Love wins in Idaho; ‘relief’ at Old Faithful; rural drive-bys

Mishaps and mayhem from around the region.

 

COLORADO: Hanging out at the Elks Club.
Jerry Allison

IDAHO

Skiers, hikers and other recreationists flock to Sandpoint, Idaho, population 7,900, because it’s close to Lake Pend Oreille and the Cabinet and Selkirk mountains. Sometimes, though, a beautiful place can harbor an ugly side. In September, a robocaller left threatening messages on local answering machines, calling local journalist Ben Olson “a cancer on wholesome North Idaho, and cancer must be burned out.” Olson has published a free alternative weekly, the Sandpoint Reader, since 2012. According to the Bonner County Daily Bee, similar calls in August smeared the Reader and other news publications while promoting the visit of a neo-Nazi. Olson says he won’t be deterred by threats on his life and on what the robocaller labeled his “tiny leftist cabal.” The calls “will not affect the way the Reader reports the news at all,” the journalist said in a statement. “Furthermore, we appreciate all the free advertising.” The slurs were just part of an ongoing trend, Olson said, to “impugn people who stand up to racism and intolerance in North Idaho.” And there’s been an unexpected upside, he added, citing an “outpouring of kindness from the community after these calls. Love will always win over hate.”

COLORADO

Speaking of love, we wish we’d met Thurman Earl “Tex” Keeney, 77, who died this summer in Grand Junction, Colorado. According to his obituary in the Daily Sentinel, he served in the military, owned a bar and construction business, and in his younger years “ran moonshine” with the help of his Ford Courier, “faster than any cop car in the county. They could never catch him. He was too fast!” He also cherished his little dog, played guitar and sang, and made works of art in wood. “Tex was a strong, fearless man full of love and adventure,” the obituary said. “With all his being, he loved his woman, Mable. He was always grateful, humble and full of compassion. He was a real man.” 

NORTHERN ROCKIES

Several hundred tourists in Yellowstone National Park were dismayed this September when a man walked off the boardwalk and onto the lip of Old Faithful Geyser, where he appeared to urinate over the edge of the bubbling brew. His bad behavior was caught on video by Ashley Lemanski of Harbor Beach, Michigan, who said, “A bunch of the crowd thought he was going to jump. We didn’t know what was going to happen.” Park rangers repeatedly yelled at the trespasser to get back on the boardwalk, but he ignored them, even lying down next to the “gurgling hole” before walking away, the Associated Press reports.

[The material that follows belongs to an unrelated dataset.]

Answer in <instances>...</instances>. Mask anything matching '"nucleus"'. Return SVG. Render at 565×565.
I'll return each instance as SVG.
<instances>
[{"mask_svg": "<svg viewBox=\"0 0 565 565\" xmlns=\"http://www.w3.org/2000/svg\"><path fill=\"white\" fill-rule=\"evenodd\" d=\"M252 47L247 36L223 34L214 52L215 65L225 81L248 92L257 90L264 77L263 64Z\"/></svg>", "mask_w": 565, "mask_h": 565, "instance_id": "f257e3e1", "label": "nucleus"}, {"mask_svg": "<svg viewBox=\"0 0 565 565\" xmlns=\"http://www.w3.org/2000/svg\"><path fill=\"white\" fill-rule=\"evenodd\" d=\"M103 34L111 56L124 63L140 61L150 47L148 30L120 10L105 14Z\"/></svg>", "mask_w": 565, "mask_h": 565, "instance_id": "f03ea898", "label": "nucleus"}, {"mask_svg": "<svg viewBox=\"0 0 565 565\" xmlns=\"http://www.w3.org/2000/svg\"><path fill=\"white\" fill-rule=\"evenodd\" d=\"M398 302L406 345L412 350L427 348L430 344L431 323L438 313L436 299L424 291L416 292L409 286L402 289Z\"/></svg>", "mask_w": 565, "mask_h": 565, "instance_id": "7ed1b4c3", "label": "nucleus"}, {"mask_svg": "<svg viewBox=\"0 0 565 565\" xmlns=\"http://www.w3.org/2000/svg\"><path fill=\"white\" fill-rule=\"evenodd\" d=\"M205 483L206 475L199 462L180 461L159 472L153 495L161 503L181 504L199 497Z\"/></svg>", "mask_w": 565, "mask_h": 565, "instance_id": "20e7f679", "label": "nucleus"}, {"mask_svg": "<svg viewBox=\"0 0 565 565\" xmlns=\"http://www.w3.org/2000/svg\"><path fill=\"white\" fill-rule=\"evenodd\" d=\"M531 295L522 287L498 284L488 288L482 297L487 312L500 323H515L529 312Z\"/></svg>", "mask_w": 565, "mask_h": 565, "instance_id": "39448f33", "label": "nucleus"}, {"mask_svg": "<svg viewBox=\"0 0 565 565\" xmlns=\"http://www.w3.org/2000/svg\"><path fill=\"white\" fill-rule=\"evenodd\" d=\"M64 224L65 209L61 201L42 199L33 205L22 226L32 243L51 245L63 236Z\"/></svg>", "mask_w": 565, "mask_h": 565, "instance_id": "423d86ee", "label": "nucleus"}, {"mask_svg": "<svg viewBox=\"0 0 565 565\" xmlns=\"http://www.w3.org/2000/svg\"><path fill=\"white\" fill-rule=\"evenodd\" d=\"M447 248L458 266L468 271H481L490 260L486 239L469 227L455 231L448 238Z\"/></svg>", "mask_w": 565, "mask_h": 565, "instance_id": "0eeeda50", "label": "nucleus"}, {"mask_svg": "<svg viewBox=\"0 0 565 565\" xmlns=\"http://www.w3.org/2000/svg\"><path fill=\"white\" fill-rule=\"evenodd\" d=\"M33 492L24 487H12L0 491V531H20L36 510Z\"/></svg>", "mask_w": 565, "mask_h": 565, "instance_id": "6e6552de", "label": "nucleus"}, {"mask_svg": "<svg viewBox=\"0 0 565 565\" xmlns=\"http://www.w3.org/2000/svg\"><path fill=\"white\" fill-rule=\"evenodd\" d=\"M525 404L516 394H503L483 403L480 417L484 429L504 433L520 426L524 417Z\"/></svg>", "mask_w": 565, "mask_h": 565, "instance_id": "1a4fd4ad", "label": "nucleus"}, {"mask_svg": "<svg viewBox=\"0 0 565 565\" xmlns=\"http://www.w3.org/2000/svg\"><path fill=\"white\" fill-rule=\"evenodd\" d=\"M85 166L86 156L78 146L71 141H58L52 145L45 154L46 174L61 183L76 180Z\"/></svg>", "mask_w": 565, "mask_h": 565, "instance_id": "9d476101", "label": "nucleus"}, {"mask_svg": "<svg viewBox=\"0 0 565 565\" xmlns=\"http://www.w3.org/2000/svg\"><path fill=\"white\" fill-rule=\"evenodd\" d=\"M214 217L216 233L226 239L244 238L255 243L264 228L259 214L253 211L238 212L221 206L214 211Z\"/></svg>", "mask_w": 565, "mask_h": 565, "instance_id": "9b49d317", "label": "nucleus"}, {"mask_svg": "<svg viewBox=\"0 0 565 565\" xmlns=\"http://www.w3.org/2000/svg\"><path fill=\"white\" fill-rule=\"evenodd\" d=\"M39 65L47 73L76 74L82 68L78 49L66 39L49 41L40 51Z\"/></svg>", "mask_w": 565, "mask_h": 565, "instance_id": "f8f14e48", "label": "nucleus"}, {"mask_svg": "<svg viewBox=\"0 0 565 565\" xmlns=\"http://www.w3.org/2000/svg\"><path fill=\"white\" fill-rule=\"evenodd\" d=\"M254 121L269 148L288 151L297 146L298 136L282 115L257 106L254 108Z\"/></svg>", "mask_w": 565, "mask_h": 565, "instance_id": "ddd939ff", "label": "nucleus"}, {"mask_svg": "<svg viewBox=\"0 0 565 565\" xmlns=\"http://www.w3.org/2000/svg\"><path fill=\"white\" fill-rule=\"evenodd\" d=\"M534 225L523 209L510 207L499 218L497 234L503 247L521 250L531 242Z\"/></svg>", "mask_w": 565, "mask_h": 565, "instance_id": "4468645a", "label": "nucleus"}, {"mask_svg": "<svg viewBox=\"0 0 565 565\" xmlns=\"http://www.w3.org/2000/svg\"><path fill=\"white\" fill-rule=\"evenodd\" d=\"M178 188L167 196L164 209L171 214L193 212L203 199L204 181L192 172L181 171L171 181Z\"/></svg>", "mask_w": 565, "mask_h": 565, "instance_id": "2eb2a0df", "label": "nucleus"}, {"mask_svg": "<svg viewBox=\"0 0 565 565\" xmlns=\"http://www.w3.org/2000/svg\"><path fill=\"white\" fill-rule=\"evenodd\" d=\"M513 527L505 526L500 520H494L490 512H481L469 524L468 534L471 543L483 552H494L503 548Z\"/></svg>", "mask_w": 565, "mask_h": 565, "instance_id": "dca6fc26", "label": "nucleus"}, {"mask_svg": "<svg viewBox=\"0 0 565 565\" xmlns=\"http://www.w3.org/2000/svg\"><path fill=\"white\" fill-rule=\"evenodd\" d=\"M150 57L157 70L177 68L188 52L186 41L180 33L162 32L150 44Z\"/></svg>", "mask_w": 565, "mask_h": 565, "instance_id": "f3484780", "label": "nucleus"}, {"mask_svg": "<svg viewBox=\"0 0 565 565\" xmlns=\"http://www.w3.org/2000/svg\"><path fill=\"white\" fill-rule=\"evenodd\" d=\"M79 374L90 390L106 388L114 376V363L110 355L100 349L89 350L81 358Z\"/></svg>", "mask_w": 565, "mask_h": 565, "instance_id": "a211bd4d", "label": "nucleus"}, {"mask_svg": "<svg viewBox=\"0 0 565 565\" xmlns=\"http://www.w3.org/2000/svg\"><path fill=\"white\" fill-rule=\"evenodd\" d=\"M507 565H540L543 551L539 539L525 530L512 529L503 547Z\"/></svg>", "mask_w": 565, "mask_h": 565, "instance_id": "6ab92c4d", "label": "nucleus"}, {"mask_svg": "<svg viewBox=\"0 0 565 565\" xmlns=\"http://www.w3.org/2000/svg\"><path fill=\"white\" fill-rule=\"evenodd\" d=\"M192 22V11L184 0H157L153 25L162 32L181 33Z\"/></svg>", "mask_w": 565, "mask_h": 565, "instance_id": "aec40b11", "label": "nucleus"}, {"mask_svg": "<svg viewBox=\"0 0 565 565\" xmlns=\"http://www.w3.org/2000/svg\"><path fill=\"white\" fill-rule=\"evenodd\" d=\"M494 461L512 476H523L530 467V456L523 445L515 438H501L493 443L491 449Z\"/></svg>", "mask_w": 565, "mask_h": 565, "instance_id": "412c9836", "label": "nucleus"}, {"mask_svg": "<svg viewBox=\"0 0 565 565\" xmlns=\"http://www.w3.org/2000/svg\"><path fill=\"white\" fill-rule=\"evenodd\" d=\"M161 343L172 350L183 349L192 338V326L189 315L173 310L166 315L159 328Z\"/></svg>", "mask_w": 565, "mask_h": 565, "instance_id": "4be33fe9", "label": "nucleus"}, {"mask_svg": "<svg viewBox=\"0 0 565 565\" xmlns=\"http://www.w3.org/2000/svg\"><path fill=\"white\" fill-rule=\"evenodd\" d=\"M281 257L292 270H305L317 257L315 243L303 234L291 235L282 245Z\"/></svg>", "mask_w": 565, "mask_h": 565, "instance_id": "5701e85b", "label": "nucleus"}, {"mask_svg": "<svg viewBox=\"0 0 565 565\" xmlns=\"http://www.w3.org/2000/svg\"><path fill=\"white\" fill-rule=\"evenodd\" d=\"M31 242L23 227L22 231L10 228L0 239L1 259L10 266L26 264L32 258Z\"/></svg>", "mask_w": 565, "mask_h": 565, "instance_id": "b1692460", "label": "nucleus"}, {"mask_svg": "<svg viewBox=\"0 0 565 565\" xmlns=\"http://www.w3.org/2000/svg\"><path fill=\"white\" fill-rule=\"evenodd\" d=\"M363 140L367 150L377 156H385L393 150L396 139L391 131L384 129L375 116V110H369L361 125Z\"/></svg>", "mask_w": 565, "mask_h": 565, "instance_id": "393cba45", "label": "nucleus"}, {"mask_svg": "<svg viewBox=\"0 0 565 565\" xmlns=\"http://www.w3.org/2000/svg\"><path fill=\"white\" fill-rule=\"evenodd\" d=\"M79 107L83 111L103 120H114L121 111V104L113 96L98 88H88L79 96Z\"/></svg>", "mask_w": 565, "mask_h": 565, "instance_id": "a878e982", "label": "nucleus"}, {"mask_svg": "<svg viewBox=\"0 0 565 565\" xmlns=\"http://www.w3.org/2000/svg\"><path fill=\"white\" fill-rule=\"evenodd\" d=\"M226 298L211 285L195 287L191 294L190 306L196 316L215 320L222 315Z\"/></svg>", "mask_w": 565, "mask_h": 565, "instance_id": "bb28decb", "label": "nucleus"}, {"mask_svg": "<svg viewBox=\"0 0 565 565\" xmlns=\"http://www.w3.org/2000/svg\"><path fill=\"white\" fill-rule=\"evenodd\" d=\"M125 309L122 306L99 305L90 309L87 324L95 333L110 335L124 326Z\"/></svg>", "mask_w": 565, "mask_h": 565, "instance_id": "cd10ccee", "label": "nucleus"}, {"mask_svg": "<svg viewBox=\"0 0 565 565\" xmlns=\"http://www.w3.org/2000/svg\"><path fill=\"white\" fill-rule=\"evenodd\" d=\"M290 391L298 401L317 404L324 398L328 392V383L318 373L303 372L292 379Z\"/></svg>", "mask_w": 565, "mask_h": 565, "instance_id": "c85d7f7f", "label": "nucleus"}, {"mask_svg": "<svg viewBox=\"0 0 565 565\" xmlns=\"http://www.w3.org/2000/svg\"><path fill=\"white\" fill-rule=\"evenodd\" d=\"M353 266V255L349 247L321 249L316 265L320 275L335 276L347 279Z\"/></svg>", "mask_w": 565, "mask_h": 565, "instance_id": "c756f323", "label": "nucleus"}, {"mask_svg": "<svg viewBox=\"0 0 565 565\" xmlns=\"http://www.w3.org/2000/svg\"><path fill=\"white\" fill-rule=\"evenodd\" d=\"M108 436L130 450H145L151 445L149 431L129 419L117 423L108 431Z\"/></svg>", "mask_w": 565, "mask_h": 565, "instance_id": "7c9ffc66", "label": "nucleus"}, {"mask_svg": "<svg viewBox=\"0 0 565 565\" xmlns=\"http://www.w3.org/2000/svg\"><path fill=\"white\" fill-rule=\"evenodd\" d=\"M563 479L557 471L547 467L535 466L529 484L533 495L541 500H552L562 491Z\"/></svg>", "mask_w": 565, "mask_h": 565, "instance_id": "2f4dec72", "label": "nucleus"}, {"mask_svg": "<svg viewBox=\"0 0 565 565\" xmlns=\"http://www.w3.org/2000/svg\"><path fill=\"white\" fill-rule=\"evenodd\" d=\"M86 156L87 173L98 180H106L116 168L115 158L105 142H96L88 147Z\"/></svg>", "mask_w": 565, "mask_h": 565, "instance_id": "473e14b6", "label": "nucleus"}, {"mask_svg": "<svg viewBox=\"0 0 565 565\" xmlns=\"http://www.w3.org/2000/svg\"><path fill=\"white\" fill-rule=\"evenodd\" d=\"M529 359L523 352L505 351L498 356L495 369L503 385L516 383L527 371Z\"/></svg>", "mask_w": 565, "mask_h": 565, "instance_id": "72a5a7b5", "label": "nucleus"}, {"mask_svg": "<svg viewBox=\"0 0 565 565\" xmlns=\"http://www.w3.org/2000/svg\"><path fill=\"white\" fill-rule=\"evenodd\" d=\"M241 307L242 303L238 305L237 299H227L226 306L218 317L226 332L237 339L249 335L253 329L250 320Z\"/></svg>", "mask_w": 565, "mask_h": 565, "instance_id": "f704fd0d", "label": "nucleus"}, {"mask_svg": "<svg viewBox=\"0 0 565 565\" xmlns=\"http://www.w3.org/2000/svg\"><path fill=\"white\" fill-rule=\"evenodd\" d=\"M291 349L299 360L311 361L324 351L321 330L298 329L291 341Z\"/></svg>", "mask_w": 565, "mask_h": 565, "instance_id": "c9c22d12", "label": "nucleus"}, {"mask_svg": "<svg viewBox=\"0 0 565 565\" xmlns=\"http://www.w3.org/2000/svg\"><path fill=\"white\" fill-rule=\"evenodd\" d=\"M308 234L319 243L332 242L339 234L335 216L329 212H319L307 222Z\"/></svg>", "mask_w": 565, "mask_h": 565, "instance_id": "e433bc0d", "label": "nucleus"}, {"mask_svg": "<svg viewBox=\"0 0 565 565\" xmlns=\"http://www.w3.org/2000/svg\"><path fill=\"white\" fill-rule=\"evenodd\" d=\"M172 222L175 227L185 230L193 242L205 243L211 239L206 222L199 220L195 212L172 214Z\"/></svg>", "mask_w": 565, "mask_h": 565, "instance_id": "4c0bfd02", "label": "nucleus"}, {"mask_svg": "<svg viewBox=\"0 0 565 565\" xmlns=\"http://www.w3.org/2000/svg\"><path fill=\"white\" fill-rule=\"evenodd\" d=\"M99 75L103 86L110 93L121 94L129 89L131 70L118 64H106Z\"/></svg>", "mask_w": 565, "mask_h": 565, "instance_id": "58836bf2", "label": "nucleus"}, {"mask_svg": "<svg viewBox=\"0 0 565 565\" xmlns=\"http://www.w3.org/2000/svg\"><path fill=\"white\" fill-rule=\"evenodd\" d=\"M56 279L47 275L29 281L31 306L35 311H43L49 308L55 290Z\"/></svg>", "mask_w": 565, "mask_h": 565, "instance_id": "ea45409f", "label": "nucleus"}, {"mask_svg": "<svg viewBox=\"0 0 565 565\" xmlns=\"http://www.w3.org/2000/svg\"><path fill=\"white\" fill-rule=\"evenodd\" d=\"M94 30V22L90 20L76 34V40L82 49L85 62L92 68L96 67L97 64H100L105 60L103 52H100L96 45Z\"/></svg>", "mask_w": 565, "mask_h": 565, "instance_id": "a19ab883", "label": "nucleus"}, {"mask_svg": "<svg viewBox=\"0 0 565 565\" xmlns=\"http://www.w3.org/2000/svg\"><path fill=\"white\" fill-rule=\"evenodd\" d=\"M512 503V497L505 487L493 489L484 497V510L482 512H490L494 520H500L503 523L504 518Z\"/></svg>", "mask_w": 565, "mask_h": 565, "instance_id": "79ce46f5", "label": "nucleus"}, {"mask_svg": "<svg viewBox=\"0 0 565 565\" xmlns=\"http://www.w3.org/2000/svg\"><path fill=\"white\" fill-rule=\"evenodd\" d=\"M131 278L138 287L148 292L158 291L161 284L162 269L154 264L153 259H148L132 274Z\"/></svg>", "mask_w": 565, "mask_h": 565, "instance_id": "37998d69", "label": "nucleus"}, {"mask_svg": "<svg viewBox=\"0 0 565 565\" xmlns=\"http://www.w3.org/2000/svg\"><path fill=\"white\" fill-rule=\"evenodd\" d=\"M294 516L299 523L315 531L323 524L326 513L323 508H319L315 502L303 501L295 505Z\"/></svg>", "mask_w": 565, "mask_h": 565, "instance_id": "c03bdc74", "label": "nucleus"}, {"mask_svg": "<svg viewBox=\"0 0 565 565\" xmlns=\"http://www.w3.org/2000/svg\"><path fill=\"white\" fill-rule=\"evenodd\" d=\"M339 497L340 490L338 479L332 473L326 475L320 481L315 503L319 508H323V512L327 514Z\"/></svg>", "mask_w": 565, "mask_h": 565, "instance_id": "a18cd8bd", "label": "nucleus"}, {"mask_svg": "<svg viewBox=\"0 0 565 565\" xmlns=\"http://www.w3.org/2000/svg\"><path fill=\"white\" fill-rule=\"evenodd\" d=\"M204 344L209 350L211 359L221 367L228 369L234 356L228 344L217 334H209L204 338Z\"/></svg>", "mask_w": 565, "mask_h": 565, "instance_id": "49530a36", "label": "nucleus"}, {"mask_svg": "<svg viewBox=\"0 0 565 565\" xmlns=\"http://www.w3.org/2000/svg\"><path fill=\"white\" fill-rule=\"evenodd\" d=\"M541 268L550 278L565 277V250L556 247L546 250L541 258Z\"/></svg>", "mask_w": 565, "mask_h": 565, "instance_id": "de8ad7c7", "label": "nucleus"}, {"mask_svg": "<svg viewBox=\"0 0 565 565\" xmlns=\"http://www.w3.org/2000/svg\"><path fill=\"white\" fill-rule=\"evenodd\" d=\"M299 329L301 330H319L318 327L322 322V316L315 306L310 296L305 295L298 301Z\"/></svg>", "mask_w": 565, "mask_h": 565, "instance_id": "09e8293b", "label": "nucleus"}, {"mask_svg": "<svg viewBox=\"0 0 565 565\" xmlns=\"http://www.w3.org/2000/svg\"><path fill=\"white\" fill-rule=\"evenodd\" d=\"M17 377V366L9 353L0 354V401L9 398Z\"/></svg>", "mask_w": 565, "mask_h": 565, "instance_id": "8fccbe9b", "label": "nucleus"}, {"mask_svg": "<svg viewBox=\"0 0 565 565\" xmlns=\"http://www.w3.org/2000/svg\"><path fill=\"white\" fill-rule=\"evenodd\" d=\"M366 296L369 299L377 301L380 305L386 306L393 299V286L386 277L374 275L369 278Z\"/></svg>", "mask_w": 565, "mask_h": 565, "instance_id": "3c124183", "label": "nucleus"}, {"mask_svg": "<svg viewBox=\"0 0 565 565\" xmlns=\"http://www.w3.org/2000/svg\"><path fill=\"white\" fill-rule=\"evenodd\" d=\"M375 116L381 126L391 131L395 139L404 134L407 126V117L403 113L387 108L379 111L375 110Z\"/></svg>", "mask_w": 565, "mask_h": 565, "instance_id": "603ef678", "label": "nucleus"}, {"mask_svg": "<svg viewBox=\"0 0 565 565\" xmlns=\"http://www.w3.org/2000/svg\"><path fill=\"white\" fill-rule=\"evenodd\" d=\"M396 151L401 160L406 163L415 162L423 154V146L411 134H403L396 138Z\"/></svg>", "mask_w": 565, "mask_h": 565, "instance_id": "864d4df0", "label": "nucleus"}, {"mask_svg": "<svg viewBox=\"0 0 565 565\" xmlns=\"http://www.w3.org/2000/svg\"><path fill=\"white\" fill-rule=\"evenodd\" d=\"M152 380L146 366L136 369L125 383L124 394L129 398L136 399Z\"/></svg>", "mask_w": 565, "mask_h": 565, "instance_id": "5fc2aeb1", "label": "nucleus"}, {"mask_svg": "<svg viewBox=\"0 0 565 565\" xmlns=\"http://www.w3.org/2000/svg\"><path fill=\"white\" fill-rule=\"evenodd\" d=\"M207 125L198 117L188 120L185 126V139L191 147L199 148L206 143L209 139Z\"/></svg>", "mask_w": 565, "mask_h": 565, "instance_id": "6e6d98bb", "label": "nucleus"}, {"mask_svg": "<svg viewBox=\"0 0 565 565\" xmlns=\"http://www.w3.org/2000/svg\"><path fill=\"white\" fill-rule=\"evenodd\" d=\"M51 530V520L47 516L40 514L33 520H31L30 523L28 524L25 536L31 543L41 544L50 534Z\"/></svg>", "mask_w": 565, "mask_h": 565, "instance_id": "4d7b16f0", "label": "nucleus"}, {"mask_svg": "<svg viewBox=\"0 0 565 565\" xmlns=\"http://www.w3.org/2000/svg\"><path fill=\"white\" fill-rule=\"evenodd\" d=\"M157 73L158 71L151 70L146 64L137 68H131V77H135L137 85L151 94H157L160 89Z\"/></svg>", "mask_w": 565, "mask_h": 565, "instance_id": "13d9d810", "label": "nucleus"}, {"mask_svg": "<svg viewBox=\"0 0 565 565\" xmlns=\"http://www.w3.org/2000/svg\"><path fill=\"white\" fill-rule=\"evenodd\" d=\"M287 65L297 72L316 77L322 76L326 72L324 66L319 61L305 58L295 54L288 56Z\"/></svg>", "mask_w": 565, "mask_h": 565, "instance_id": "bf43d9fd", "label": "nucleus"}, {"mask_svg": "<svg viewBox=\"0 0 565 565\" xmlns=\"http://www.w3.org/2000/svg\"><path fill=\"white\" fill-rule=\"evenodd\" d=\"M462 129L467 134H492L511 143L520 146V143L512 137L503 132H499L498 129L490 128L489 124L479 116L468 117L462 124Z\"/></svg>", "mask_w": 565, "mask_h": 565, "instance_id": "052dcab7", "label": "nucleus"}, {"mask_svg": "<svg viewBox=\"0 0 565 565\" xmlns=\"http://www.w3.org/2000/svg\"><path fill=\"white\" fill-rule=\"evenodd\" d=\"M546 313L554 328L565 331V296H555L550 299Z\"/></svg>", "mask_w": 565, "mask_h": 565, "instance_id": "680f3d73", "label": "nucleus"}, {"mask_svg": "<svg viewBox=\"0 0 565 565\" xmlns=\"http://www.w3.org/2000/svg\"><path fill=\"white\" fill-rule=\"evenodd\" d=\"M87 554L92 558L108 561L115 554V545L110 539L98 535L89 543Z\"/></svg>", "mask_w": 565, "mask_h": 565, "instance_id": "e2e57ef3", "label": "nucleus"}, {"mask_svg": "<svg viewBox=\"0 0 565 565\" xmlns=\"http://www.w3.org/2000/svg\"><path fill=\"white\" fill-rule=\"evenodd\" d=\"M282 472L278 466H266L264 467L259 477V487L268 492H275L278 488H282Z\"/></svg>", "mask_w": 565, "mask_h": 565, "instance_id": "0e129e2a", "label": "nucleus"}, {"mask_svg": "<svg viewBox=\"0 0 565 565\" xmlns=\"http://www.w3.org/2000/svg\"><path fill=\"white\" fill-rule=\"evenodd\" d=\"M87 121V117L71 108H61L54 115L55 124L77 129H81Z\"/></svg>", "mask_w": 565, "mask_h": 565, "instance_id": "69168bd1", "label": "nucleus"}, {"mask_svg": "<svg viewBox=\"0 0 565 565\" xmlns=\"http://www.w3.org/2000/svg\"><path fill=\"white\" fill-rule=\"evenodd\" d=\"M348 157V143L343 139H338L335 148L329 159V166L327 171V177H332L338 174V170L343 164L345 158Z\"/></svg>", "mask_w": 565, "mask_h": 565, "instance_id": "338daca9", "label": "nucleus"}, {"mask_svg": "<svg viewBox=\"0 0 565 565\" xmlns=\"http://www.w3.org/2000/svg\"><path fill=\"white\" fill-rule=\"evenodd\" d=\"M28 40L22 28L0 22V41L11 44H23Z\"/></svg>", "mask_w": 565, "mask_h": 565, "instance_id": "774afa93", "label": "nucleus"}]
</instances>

The man, whose name wasn’t revealed, was ticketed by rangers. If the interloper at Old Faithful relieved himself on the geyser, he wasn’t the first. Two seasonal park workers were fired in 2009 after being caught on a webcam urinating into the geyser.

ALASKA

Trace Baker of Boulder, Colorado, reports an encounter with another tourist who’d been on the same hike in Denali National Park. During the bus trip back, the other hiker asked why Baker and his wife wore red canisters on their belts. Hearing that the cans were pepper spray for warding off attacking bears, the man said, “Well, I prefer lead-based sprays myself.” We assume he meant guns, though he could have been praising old-fashioned lead-based house paint.

COLORADO

Drive-by shootings make news in urban areas, but senseless attacks from moving vehicles also happen in rural settings. Outside Delta recently, in rural Western Colorado, a local farmer’s hog was shot dead from the road early one morning. The loss was deeply felt, for according to the police report, the man said his hog was “sweet as could be.” The Delta County Independent reported that “a neighbor advised he’d seen a white truck headed down the road and had heard what he believed were two gunshots.” An investigation is underway.

UTAH

Former San Juan County Commissioner Phil Lyman is a busy bee these days. He’s running for the Utah House of Representatives seat vacated by Mike Noel, warning voters that “rural Utah is under attack.” He’s also a developer, promoting the building of a $9 million hotel on the edge of Blanding, Utah. Yet Lyman, who spent 10 days in jail for leading an illegal ATV ride through Recapture Canyon to protest road restrictions, has long opposed Bears Ears National Monument, which is close to Blanding. So we wonder: Who would be staying in what Lyman calls his “flagship hotel?” Would they be tourists wanting to explore the new monument? Because if so, they might not stay for long, since the monument been drastically reduced in size by the Trump administration. Lyman has a checkered past, reports the Salt Lake Tribune. In a long-running investigation, the Utah attorney general looked into charges that Lyman used his position as a county commissioner to benefit himself and his clients at hearings of property tax appeals. The state closed the case without taking action.